Time was when I thought every article in The New Yorker was worth reading. If the editors of that august magazine decided that something was important enough to be written about, then I needed to read about it. In recent years, though, there has been a falling off in that sense of urgency about the magazine’s contents. Maybe that’s because of changes at the magazine; maybe because of changes in me.

However, this article by Raffi Khatchadourian strikes me as essential reading for any person interested in where our civilization is heading. It discusses the question of whether or not Artificial Intelligence could outstrip human intelligence and, if so, how soon that might happen and what it will mean for us. Will we be able to ensure that the machines make decisions that are good for humanity?

At risk of simplifying too much – the article delves into an enormous range of problems – one could say that the people most closely involved in the development of A.I. tend to fall into two groups: those who, on the one hand, want to charge ahead as quickly as possible, being limited only by the technical challenges; and, on the other hand, those who take a more philosophical approach, raising serious questions about the ethics of the quest. The main proponent of this school of thought, as expounded in the article, is Nick Bostrom, a philosopher who heads up the Future of Humanity Institute at Oxford University.

It’s frightening to see that A.I. can already trump the human version in so many respects. But I take some comfort from what, if I understand the matter correctly, appears to be a serious limitation of these machines: they don’t yet know how to handle long-range planning, defer rewards and apply learning from one situation to another. Maybe that’s where we humans can hold our own.

 

Fifty Seven (Short Fiction) by Rachel Kushner, The New Yorker, November 30, 2015

How Ms. Kushner gets inside the mind of this man I do not know, but she gives a chillingly real picture of the way a person can, almost unwittingly, become ensnared in the grip of crime. It starts with a murder that’s more or less accidental, certainly not pre-meditated. And that leads to prison life, where it’s almost impossible for the guy to break free of the gang pressure that controls him.

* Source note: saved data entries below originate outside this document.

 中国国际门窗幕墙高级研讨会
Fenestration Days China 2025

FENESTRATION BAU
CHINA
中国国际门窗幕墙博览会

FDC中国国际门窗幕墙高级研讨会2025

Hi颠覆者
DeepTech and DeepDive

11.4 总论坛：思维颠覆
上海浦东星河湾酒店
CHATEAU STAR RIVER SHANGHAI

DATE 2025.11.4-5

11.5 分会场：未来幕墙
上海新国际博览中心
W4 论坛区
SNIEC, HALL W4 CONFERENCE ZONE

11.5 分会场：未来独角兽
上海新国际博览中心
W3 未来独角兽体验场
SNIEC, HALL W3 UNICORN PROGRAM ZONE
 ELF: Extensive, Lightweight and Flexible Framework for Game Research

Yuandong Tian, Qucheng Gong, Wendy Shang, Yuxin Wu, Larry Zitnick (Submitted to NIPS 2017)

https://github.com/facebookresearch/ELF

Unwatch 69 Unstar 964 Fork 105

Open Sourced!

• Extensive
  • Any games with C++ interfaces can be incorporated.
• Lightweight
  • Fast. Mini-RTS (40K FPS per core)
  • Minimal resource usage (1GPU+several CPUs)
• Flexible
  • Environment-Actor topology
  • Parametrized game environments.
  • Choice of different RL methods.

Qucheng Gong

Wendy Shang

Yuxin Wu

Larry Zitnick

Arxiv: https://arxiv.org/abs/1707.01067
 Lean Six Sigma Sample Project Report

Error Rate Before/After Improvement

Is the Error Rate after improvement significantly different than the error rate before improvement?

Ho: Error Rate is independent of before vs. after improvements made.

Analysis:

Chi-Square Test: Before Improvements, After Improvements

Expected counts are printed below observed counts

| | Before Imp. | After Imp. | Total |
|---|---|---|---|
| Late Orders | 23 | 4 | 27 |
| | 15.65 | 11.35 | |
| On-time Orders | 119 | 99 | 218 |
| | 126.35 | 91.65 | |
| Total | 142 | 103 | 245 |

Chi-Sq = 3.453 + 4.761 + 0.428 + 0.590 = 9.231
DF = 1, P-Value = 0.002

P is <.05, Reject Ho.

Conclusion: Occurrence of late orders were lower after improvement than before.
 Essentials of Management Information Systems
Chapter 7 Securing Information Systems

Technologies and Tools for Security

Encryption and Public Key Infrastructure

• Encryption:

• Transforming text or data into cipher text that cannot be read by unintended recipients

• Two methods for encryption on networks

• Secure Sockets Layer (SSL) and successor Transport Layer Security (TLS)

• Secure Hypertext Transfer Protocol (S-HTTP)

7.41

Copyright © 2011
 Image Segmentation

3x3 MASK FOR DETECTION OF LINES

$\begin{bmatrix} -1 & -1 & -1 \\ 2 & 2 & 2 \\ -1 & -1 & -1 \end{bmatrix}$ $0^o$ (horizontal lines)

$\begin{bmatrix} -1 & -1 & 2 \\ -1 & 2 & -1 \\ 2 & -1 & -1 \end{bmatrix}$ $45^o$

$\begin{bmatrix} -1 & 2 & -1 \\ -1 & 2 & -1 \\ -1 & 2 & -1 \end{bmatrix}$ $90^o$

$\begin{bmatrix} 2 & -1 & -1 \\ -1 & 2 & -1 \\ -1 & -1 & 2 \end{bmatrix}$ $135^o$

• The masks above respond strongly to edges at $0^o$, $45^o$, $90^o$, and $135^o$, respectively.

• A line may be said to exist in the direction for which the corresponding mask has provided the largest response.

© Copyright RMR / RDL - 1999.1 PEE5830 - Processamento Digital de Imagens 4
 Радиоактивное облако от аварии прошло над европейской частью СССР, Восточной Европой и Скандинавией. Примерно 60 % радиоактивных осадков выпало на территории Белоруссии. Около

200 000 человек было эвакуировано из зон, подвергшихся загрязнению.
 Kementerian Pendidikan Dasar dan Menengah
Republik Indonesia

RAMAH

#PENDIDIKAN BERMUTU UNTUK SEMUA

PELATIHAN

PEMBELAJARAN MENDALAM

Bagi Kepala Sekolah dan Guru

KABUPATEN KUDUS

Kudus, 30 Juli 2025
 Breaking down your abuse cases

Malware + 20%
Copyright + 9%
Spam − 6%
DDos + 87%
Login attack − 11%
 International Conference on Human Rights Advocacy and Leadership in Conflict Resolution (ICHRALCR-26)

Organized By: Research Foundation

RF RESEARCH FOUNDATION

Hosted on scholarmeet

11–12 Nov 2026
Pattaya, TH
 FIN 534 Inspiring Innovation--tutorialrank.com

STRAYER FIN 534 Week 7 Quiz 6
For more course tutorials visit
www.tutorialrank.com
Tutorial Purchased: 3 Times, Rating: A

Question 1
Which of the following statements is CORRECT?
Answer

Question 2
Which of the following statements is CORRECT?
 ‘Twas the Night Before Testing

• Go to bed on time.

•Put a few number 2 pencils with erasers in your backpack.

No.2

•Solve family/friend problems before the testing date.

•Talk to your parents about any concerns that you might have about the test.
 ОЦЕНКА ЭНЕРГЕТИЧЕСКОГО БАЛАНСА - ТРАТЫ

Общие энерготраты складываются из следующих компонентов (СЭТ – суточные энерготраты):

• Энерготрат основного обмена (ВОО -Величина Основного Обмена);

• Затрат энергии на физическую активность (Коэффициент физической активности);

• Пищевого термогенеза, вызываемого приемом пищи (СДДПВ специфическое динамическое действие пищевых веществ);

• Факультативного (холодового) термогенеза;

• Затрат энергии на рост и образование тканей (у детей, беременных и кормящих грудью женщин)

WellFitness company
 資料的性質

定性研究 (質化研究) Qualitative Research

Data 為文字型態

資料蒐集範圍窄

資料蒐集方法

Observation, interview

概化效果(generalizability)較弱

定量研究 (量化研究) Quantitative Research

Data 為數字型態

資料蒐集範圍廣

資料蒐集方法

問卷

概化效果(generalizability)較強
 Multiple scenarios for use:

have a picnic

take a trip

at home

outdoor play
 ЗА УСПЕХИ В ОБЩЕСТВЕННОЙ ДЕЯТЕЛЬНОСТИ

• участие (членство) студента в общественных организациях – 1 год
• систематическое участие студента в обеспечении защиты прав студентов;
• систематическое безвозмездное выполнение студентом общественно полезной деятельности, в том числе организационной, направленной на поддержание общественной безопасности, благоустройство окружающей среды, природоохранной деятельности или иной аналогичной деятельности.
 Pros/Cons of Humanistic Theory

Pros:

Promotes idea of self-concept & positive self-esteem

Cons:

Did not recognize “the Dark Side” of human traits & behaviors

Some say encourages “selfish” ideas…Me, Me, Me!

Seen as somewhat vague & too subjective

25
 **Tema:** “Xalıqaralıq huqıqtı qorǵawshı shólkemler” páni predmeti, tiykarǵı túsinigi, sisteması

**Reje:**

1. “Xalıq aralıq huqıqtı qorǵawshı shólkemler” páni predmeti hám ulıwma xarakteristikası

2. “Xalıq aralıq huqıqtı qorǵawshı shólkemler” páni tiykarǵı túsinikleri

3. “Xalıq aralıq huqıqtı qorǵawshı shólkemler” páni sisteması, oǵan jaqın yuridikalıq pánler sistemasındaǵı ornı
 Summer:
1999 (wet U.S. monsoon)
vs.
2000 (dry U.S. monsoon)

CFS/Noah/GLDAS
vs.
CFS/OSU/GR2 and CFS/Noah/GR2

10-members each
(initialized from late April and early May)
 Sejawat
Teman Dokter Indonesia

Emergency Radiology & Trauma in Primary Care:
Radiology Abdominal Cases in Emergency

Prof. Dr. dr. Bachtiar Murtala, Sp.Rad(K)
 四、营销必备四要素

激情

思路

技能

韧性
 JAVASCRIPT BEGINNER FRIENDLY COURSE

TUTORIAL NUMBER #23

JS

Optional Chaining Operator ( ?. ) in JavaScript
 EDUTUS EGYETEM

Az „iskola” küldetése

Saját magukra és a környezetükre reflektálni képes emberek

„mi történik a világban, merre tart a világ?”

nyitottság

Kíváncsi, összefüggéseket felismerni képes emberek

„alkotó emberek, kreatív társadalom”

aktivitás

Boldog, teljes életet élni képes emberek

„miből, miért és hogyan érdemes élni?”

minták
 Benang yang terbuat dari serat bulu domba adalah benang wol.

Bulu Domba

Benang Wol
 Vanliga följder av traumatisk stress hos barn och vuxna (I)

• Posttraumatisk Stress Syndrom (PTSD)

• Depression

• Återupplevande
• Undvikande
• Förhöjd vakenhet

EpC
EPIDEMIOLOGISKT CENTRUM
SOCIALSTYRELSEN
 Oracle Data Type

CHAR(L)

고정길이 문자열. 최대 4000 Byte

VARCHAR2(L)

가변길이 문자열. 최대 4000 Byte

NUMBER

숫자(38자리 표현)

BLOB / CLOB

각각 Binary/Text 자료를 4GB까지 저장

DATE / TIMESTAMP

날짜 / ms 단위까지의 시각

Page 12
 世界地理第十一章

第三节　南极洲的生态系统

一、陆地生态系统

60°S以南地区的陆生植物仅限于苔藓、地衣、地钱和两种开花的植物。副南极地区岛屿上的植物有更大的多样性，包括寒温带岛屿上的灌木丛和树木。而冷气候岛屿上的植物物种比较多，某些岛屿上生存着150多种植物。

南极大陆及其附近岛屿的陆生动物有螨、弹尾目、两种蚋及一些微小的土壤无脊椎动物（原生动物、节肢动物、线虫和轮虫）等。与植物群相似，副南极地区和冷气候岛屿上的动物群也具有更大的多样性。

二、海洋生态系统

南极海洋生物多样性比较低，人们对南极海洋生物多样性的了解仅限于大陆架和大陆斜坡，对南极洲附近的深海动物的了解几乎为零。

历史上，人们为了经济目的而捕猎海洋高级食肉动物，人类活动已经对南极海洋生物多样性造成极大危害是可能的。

Part of his problem is that he’s not very intelligent but Ms. Kushner shows that even a guy like him is capable of astonishing observations: "Something else that surprised him was how dull it sounded when you stabbed someone with a shank, how dense and damp. Thud. Thud. Thud. Like trying to run through mud in a dream." And, while being transferred from one prison to another, he notices a pelican take flight from the roof of a building: "He can hear the wings like two garbage bags being shaken open to line a can. Fwap fwap. Fwap fwap fwap fwap." These glimpses into his inner life, almost more than anything else, make you feel that you’re in the presence of a unique human being, and that makes you feel all the more acutely the waste of his life.

 

Tissue Gallery (Poem) by Loretta Collins Klobah, The New Yorker, November 23, 2015

I don’t often have occasion to comment on the poetry in The New Yorker. (Roughly half of it I can’t understand.) But this one is a knock-out. At the invitation of a doctor, the poet is having a private viewing of foetuses in jars lined up on shelves in a lab. It seems that some of them may have been aborted intentionally; others perhaps were stillborn. The descriptions of the expressions and the postures on these tiny creatures hit the reader like jolts of pain. Whether or not the poet intends to make an anti-abortion statement, I do not know, but I have seldom read anything that speaks so powerfully of the mystery whereby some of us successfully come through the gestation period into full lives on this earth and some don’t. Harrowing.